United States v. Harris, 109 F. Supp. 641 (D.D.C. 1953)

US District Court for the District of Columbia - 109 F. Supp. 641 (D.D.C. 1953)
January 30, 1953

109 F. Supp. 641 (1953)

HARRIS et al.

Crim. A. No. 1212-49.

United States District Court District of Columbia.

January 30, 1953.

Benjamin F. Pollack, of Washington, D. C., for the United States.

Burton K. Wheeler, Edward K. Wheeler and George F. Hirmon, all of Washington, D. C., for defendant Robert M. Harris.

William E. Leahy and Ben I. Melnicoff, both of Washington, D. C., for defendants Ralph W. Moore and National Farm Committee.

Hugh Howell, Atlanta, Ga. and Victor Davidson, Irwinton, Ga., for defendant Tom Linder.

HOLTZOFF, District Judge.

In the case of National Association of Manufacturers v. McGrath, D.C., 103 F. Supp. 510, a three-judge court of this district held that Section 305 of the Regulation of Lobbying Act was unconstitutional, U.S. C.A., Title 2, Chapter 8A, Section 264.

This conclusion was based on two grounds: First, that the definition of the offense, as contained in the statute, was too indefinite to comply with the requirement of constitutional law, and the due process clause particularly, that a criminal statute must define a crime with sufficient precision *642 to apprise persons as to what would constitute a violation.

The second ground was that the penalty prescribed by the statute was unconstitutional in that, in addition to a fine or imprisonment, or both, it proscribed any person convicted under the statute from attempting to influence the passage or defeat of legislation for a period of three years. 2 U.S.C.A. § 269. The Court held that this provision was a violation of the constitutional rights of every citizen to petition Congress.
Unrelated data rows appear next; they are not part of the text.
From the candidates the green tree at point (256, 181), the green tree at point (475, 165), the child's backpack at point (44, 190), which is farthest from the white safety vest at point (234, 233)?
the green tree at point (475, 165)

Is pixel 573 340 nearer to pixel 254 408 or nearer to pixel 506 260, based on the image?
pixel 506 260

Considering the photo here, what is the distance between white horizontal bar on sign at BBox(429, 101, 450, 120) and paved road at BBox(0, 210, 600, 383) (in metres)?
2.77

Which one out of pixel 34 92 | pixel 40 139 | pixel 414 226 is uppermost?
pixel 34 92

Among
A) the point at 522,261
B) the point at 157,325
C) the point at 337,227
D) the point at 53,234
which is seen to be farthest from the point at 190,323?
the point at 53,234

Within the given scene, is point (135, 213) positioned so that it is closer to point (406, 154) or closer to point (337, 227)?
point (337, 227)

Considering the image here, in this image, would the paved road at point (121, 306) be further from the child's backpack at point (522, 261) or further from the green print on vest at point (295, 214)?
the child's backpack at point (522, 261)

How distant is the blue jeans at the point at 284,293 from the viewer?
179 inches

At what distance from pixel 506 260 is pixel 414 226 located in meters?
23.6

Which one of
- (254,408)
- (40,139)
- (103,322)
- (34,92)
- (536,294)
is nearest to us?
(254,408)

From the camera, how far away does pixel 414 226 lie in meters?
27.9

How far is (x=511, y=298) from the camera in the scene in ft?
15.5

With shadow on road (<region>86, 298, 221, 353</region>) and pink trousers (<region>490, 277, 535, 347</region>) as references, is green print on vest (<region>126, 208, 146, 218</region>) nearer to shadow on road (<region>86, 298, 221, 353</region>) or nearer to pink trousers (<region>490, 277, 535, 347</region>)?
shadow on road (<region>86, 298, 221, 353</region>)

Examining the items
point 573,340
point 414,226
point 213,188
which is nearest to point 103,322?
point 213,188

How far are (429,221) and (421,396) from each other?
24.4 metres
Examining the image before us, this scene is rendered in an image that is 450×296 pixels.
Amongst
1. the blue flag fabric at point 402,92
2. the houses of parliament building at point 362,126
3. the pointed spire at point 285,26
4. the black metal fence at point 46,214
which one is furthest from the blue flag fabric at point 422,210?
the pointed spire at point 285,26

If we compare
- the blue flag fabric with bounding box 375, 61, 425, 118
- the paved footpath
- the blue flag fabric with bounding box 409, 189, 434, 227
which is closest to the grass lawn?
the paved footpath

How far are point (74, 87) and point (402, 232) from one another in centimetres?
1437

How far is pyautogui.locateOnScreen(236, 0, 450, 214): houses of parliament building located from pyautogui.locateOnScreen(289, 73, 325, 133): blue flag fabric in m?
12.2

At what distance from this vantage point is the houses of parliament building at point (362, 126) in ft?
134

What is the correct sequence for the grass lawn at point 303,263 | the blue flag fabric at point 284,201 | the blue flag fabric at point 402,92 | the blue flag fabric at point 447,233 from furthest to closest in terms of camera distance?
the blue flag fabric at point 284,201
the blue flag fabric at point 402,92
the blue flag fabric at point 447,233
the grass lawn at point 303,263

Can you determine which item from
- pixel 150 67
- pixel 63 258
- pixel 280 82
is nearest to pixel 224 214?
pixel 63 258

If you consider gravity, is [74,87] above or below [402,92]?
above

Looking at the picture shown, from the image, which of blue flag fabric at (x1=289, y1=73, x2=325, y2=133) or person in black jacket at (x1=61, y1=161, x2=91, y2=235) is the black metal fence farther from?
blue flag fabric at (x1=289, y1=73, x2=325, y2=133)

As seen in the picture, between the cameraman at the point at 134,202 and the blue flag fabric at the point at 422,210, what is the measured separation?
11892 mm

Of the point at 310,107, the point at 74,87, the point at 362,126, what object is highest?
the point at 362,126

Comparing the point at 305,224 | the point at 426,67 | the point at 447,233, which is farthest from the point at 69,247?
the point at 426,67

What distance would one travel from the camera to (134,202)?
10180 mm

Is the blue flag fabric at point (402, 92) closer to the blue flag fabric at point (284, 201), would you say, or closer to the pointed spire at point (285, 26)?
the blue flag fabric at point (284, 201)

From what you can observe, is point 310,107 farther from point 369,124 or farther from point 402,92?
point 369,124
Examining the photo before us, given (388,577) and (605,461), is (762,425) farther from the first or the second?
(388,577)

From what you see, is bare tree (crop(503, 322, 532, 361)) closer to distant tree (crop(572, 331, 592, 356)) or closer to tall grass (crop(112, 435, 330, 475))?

The penalty provision of the Act is applicable not only to violations of section 305, but also to violations of section 308, 2 U.S. C.A. § 267, which may well be severed under the separability clause. To repeat, the penalty, however, applies to both aspects of this statute.

The court does not agree that the separability clause goes far enough to make it possible to cut the penalty clause in two. In fact, if the present contention now advanced by the Government were correct, then the decision in the National Association of Manufacturers case was erroneous insofar as this ground of the decision was concerned. The court feels that that case is at least stare decisis, if not res judicata.

To be sure, the judgment in that case was set aside and the complaint dismissed by the Supreme Court, but merely on the ground that the case had become moot during the progress of the litigation, 344 U.S. 804, 73 S. Ct. 31. The court did not either affirm or reverse the decision of this court holding this statute unconstitutional, but merely failed to pass on this point. It may well be that the judgment in that case, as I stated before, is not res judicata, but the opinion is stare decisis, and will be followed by the court.

The court, therefore, is constrained to reach the conclusion, first, that the two penalty clauses of the Act cannot be severed, but constitute a single penalty; and, second, that since it applies to section 308, as well as to section 305, and since the penalty clause is unconstitutional, section 308 must be deemed unconstitutional as well as section 305.

On this ground the motion to dismiss the information is granted.

The court wishes to thank all counsel on both sides for the great assistance that has been rendered by them, not only by the oral discussion but by the very able memoranda that have been filed here by all parties.